Records from a data collection:
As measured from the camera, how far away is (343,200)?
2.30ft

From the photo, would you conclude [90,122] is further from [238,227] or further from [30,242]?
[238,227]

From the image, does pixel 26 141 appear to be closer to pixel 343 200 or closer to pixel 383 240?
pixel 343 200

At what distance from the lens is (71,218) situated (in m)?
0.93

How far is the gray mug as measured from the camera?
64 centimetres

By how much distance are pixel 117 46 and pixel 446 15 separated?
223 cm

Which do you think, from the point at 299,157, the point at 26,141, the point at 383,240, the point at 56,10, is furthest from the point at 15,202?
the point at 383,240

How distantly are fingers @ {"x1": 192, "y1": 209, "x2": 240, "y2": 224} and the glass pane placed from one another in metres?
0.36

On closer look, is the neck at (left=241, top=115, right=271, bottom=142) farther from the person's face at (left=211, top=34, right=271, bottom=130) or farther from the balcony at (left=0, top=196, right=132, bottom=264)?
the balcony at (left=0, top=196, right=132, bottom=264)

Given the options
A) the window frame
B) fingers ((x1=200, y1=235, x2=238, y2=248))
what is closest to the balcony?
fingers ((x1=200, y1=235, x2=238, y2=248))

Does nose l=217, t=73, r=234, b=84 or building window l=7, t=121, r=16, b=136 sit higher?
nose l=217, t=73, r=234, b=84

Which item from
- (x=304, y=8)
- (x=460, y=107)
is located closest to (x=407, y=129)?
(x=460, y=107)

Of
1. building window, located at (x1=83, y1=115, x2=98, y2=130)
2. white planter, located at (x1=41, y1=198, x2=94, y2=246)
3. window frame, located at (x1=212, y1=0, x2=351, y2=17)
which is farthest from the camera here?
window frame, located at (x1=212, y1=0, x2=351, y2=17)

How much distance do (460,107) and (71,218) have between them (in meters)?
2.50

What is asked =>
Write out all the data again, exactly as it appears.

Written solution =>
As measured from the camera, how far away is (343,200)?
2.30ft

From the photo, would you conclude [90,122] is further from [238,227] or further from [30,242]?
[238,227]

From the image, does pixel 26 141 appear to be closer to pixel 343 200 or closer to pixel 383 240?
pixel 343 200

At what distance from the lens is (71,218) situated (in m)?
0.93

How far is the gray mug as measured from the camera?
64 centimetres

By how much distance are pixel 117 46 and pixel 446 15 separated?
223 cm

Which do you think, from the point at 299,157, the point at 26,141, the point at 383,240, the point at 56,10, is furthest from the point at 15,202?
the point at 383,240

How distantly are fingers @ {"x1": 192, "y1": 209, "x2": 240, "y2": 224} and the glass pane placed from one another in metres?
0.36

On closer look, is the neck at (left=241, top=115, right=271, bottom=142) farther from the person's face at (left=211, top=34, right=271, bottom=130) or farther from the balcony at (left=0, top=196, right=132, bottom=264)?
the balcony at (left=0, top=196, right=132, bottom=264)

Given the options
A) the window frame
B) fingers ((x1=200, y1=235, x2=238, y2=248))
what is closest to the balcony?
fingers ((x1=200, y1=235, x2=238, y2=248))

Does nose l=217, t=73, r=234, b=84 or building window l=7, t=121, r=16, b=136 sit higher?
nose l=217, t=73, r=234, b=84

Which item from
- (x=304, y=8)
- (x=460, y=107)
is located closest to (x=407, y=129)?
(x=460, y=107)

Of
1. building window, located at (x1=83, y1=115, x2=98, y2=130)
2. white planter, located at (x1=41, y1=198, x2=94, y2=246)
3. window frame, located at (x1=212, y1=0, x2=351, y2=17)
which is farthest from the camera here?
window frame, located at (x1=212, y1=0, x2=351, y2=17)

How much distance do (460,107) and (71,218) have between them (in meters)?
2.50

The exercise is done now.